Isso não é difícil de entender, nem de fazer. Basta desistir de tentar o impossível.

Percival Puggina (76), membro da Academia Rio-Grandense de Letras e Cidadão de Porto Alegre, é arquiteto, empresário, escritor e titular do site Conservadores e Liberais (Puggina.org); colunista de dezenas de jornais e sites no país. Autor de Crônicas contra o totalitarismo; Cuba, a tragédia da utopia; Pombas e Gaviões; A Tomada do Brasil pelos maus brasileiros. Membro da ADCE. Integrante do grupo Pensar+.

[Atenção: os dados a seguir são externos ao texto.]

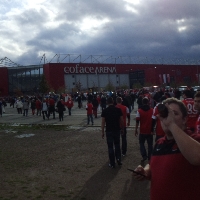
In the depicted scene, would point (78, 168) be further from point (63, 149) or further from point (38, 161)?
point (63, 149)

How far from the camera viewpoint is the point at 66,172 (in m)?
7.99

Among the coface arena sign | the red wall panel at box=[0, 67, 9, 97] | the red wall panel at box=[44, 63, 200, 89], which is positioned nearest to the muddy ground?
the red wall panel at box=[44, 63, 200, 89]

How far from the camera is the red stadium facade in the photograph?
69500 millimetres

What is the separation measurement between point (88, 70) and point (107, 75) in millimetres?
4807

José Gomes -   06/04/2021 00:57:06

Puggina, você mesmo tem um outro artigo, no qual discorre sobre o voto distrital. Este sim, daria ao eleitor a voz de fato para cobrar do deputado ou senador sobre suas ações como parlamentar. Contudo, não interessa a êsses parlamentares o estatuto do voto distrital. Ê n~çao entregariam de mão beijada uma arma poderosa dessa ao eleitor que inclusive poderia exigir a deseleição de deputados e senadores por meio de eleições de recall. É muito complicada essa situação, considerando-se o nível de desinteresse político da grande maioria da população brasileira. Quem sabe uma grande mobilização nacional, puxada por influenciadores do seu nível criasse uma vontade popular tão forte que os parlamentares se sentissem acuados e vissem saída diferente da adção do voto distrital puro e extensivo a todos os cargos políticos, exceto presidente da república. Sim, porque até governadores e prefeitos deveriam ser considerados deselegíveis. Assim o eleitor teria protagonismo de verdade.

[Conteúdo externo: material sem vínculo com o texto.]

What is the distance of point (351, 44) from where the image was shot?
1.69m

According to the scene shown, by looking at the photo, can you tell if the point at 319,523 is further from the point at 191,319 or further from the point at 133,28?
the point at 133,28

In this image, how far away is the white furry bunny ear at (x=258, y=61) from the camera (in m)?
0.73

Afonso Pires Faria -   05/04/2021 17:47:07

É quase desanimador termos que ver os rumos que as coisas estão tomando e pouco podermos fazer. Qualquer palavra lógica é tida pela imprensa, como insana.

Eduardo -   05/04/2021 15:41:11

Prezado Puggina, concordo contigo: olho no olho e corpo a corpo são indispensáveis e indiscutivelmente convencedores de políticos. Sinto-me em falta com isso e vou pensar no que fazer a respeito. Por outro lado, o sistema de representatividade eleitoral está posto, dentre outras razões impostas pelos partidos —feudos corporativistas—, para justamente coibir tal pessoalidade, ou seja, inviabilizar a cobrança direta e inequívoca de eleitos por seus próprios eleitores. Concordo, portanto, com o leitor Valter de Oliveira. Lembro-me aqui do jornalista Fernão Mesquita, herdeiro do "Estadão" (jornal “O Estado de S. Paulo”, atual "Esquerdão"), autor em www.vespeiro.com, que tem persistido há anos em três propostas político-eleitorais para eliminar o disparate da falta de representatividade legislativa do cidadão brasileiro. Com reservas a boa parte de suas opiniões, acredito que ele nos ajuda tanto no diagnóstico quanto no remédio desse disparate. Grato pelo teu artigo.

EDISON BECKER FILHO -   05/04/2021 15:12:38

Como a estratégia de manipulação evoluiu ao longo dos anos. Como paramos de perceber o que realmente é importante! Hoje o conceito democrático está muito mais vinculado ao interesse de poucos mas vendido como o interesse de todos. A triste constatação é que somente alguns lucram e a maioria perde. Ninguém parece dar importância a isto, pois o que prevalece são chavões. Sempre digo que a evolução humana está na forma como manipulam a sociedade. Cultura é fundamental! Não esta cultura que nos trata a todos como iguais dizendo que isto é democrático, pois isto retira o poder de SER único, um individuo com capacidade de pensar, refletir, criar, escolher seu caminho sem que seja direcionado, é lógico que dentro de padrões ditos aceitáveis para convivência coletiva. Lamentável como utilizam as desigualdades que sempre existirão como forma de manipulação e benefício de minorias. Continuamos como na época dos impérios mas utilizamos outras formas para mantermos nossa estrutura de domínio, poder e riqueza. Fazer o que!

LARRY DE CAMARGO VIANNA NASCIMENTO -   05/04/2021 12:55:44

O PETISMO É IGUAL CÂNCER. SE NÃO EXTIRPAR O CORPO MORRE.

Raul José Ferreira Dias -   05/04/2021 11:33:29

Meu estimado Mestre, Mais uma vez sorvo do seu conhecimento que é, mais uma vez, publicado com a excelência de sempre. O RS precisa, de uma vez por todas, livrar-se dos grilhões comunosocialistas. Receba um grande e fraterno abraço. Brigadeiro Dias

Carlos Edison Fernandes Domingues -   04/04/2021 21:53:34

PUGGINA Não podemos perder a disposição de participar. Ontem, para reanimar um amigo que me visitava, fui buscar e transmitir o ensinamento bíblico, onde as árvores buscavam eleger um rei. A oliveira, a figueira e a videira negaram-se, para não comprometer o nobre desempenho de cada uma delas. Sobrou para o espinheiro "abrigai-vos à minha sombra" (Juízes 9, 8-15) Meu pai me ensinou que "a ausência dos bons é mais perniciosa que a presença dos maus" A hipertrofia do estado e, consequente, corporativismo é o fruto amargo do "espinheiro" Carlos Edison Domingues

valter de oliveira -   04/04/2021 15:42:01

Caro Puggina. A questão é que o sistema proporcional não ajuda: prejudica. E muito. Tenho que pressionar 70 deputados que, com razão, vão desconfiar que não votei neles. Tenho contato com dois que, em geral, atuam bem. Já os demais... Grande abraço. Vamos encontrar novos meios de pressionar.